BEGIN

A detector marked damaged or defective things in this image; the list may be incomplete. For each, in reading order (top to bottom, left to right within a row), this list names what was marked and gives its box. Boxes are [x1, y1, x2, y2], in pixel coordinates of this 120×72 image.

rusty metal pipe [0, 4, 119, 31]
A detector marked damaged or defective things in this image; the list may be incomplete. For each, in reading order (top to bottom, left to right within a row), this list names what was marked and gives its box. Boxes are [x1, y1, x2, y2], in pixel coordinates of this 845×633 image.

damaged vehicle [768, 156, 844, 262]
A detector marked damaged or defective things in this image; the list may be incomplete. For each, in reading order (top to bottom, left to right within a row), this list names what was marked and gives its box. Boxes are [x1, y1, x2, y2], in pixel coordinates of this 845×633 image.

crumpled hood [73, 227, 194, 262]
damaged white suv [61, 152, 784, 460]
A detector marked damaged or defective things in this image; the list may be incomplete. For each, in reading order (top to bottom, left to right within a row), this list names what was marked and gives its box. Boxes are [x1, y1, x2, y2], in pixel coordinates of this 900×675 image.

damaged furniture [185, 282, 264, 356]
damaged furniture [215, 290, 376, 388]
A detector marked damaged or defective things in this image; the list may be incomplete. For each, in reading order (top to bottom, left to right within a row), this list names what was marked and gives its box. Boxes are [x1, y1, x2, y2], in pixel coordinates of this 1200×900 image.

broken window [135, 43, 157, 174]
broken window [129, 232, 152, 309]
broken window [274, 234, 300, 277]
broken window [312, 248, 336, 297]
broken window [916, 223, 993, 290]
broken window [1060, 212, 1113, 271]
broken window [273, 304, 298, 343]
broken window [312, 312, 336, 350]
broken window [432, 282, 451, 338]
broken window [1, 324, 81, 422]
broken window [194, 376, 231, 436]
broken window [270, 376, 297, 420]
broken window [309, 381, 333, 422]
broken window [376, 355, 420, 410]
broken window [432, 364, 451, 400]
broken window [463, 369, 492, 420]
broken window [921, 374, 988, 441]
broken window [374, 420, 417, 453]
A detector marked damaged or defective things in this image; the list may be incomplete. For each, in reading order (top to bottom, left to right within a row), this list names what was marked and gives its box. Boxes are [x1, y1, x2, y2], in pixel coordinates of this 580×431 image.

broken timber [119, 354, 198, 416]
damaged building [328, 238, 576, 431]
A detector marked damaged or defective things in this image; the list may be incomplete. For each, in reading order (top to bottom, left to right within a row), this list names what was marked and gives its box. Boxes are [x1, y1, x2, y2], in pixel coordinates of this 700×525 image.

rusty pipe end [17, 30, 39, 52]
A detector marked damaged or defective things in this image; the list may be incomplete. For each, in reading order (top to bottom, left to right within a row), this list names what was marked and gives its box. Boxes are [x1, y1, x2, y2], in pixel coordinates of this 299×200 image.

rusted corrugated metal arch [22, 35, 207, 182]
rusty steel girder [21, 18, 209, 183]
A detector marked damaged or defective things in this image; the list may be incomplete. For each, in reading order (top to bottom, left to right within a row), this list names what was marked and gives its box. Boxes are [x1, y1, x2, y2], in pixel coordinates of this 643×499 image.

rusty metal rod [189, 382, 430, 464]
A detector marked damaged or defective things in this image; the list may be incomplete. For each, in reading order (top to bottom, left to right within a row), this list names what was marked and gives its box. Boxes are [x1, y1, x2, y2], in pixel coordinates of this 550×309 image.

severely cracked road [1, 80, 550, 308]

END

With the line containing "this 550×309 image." as the first and the final line of the entries above as the last, write out that span exactly and nothing more.

A detector marked damaged or defective things in this image; the list may be incomplete. For each, in reading order (top to bottom, left to right within a row), this list names what was marked and gives its box. Boxes are [x1, y1, x2, y2], in pixel coordinates of this 550×309 image.

severely cracked road [1, 80, 550, 308]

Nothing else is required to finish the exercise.